School of Architecture and Art, Central South University, Changsha, Hunan 410006, China.
Comput Intell Neurosci. 2021 Nov 22;2021:3137666. doi: 10.1155/2021/3137666. eCollection 2021.
Computer-aided composition is an attempt to use a formalized process to minimize human (or composer) involvement in the creation of music using a computer. Exploring the problem of computer-aided composition can enable us to understand and simulate the thinking mode of composers in the special process of music creation, which is an important application of artificial intelligence in the field of art. Feature extraction on the MIDI files has been introduced in this paper. Based on the genetic algorithm in this paper, a platform of the sampling coding method to optimize the character representation has solved the traditional algorithmic music composition study. Music directly from the pitch and duration can be derived from the characteristics, respectively, in the form of a one-hot encoding independently said. Failure to the rhythm of the characterization of the pitch and duration are problems that lead to the inability of compositional networks to learn musical styles better. Rhythm is the combination of pitch and time values according to certain rules. The rhythm of music affects the overall style of music. By associating the pitch and time value coding, the rhythm style of music can be preserved better so that the composition network can learn the style characteristics of music more easily.

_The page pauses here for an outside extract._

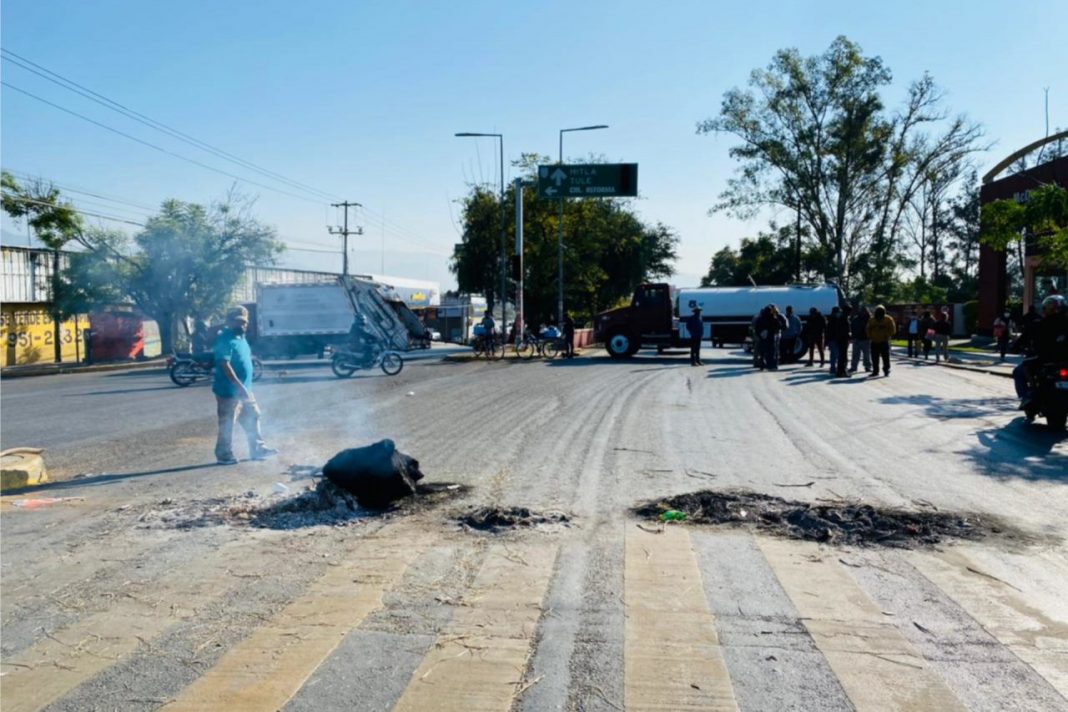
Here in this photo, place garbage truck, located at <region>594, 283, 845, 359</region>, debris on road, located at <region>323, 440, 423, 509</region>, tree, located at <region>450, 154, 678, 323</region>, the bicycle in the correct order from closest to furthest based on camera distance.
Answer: debris on road, located at <region>323, 440, 423, 509</region> < garbage truck, located at <region>594, 283, 845, 359</region> < the bicycle < tree, located at <region>450, 154, 678, 323</region>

计算机辅助作曲是指使用计算机,通过形式化的过程,尽可能减少人(或作曲家)对音乐创作的参与,试图进行音乐创作的一种方式。探索计算机辅助作曲的问题,能够使我们理解和模拟作曲家在音乐创作的特殊过程中的思维模式,这是人工智能在艺术领域的一个重要应用。本文在 MIDI 文件上进行了特征提取。基于本文中的遗传算法,一个采样编码方法的优化特征表示的平台,解决了传统算法音乐作曲研究中的问题。音乐可以直接从音高和持续时间的特征中推导出来,分别以独热编码的形式独立表示。未能对音高和持续时间的节奏进行特征化是导致组合网络无法更好地学习音乐风格的问题。节奏是根据一定规则组合音高和时值的方式。音乐的节奏影响着音乐的整体风格。通过关联音高和时值编码,可以更好地保留音乐的节奏风格,使作曲网络更容易学习音乐的风格特征。